How did Kyle Busch win Saturday’s IK9 Service Dog 200 at ISM Raceway?
Poof! His closest pursuers in the NASCAR Xfinity Series race disappeared in a cloud of smoke.
Busch was out front on Lap 130 when the engine in the No. 01 Chevrolet of Stephen Leicht exploded in front of Justin Allgaier and polewinner Christopher Bell, who were running second and third at the time.
Enveloped in a Days-of-Thunder-style cloud of smoke, Allgaier spun in the fluid from Leicht’s car, hitting the outside wall and damaging the rear of his car. Bell, the series leader entering the race, fared far worse: His No. 20 Joe Gibbs Racing Toyota backed into the outside wall, crumpling the rear of the car beyond repair.
Bell exited the race in 30th place.
With his two most formidable challengers out of the picture, Busch led the field to the subsequent restart on Lap 143 and stayed out front the rest of the way, beating runner-up Ryan Truex to the finish line by 3.025 seconds.
The victory was Busch’s 11th at ISM Raceway, tying him with NASCAR Hall-of-Famer Mark Martin for most Xfinity wins at a single track. (Martin accomplished the feat at Rockingham.)
Busch won for the second time in two starts this season and for a record 94th time in the series, bringing his total victories across NASCAR’s three national series to 198 and putting him within reach of his stated goal of 200 during the current West Coast swing.
Three races remain before NASCAR heads back east to Martinsville.
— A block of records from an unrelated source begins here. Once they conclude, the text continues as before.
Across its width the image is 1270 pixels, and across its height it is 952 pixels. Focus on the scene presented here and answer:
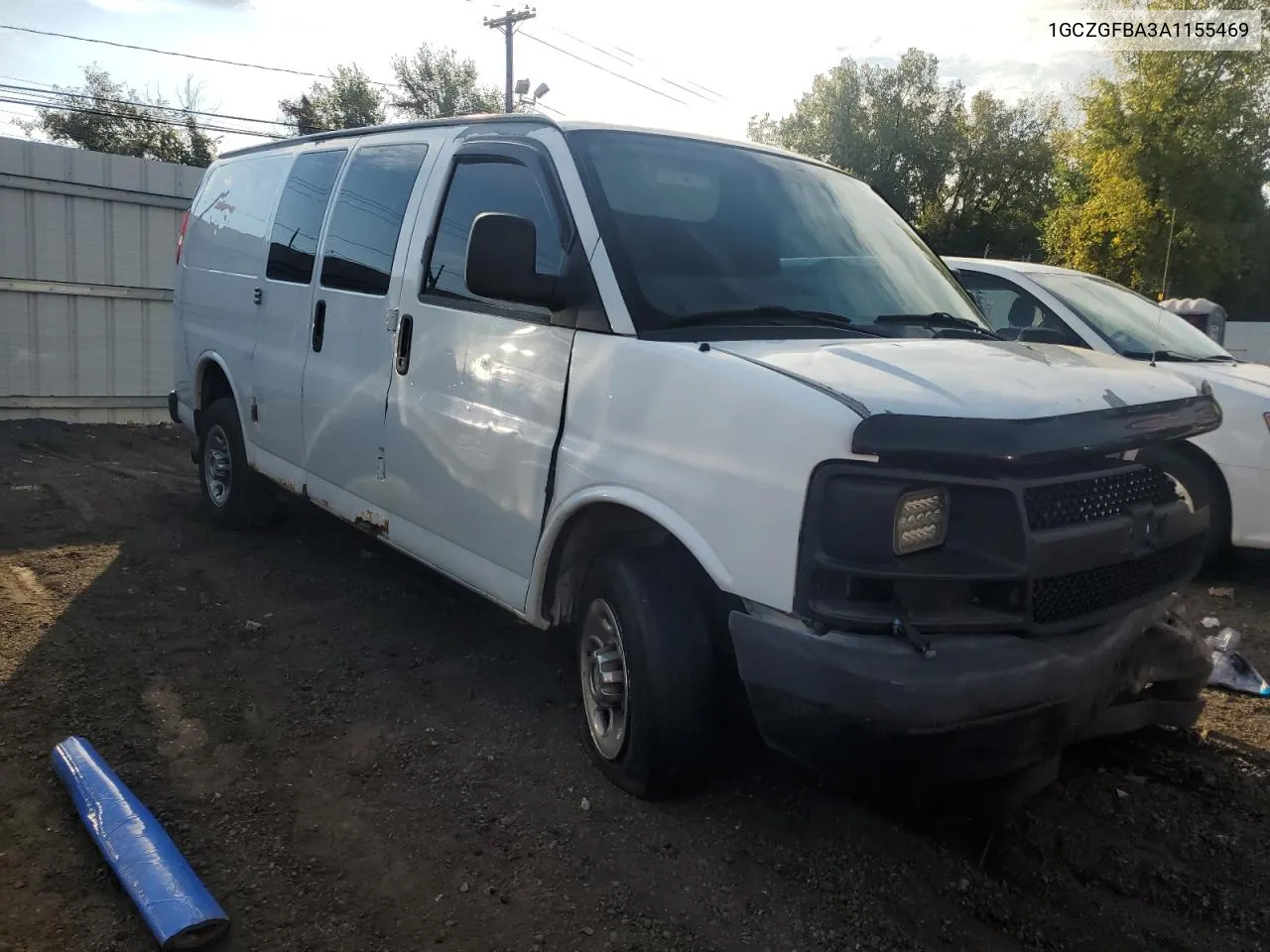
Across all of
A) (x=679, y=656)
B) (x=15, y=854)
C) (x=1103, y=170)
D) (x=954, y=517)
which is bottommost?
(x=15, y=854)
Busch will compete in Sunday’s TicketGuardian 500 Monster Energy NASCAR Cup Series here tomorrow (3:30 p.m. ET on FOX, MRN and SiriusXM NASCAR Radio) before running both the Cup and Xfinity races next weekend at Auto Club Speedway in Fontana, Calif.
“Christopher was certainly going to give me a run for my money today,” Busch said of his JGR teammate. “I can’t say enough about the guys at Joe Gibbs Racing. Obviously, they build really fast Supras … Christopher, I hate it that he got caught up in that mess. It was going to be a really fun run to the end there.”
Busch deflected the notion that he’s toying with the competition in the lower series.
“There’s a lot of talk and that sort of stuff, but if I’m allowed to enter a race, I’m going to enter the race and go out there and try to win it,” said Busch, who led 116 of the 200 laps. “If I win, I win. If not, we’ve got to go again the next time.”
Bell led 68 laps and won the second stage but fell to third soon after a restart on Lap 101 and couldn’t advance. Then came Leicht’s engine explosion and the end of Bell’s race.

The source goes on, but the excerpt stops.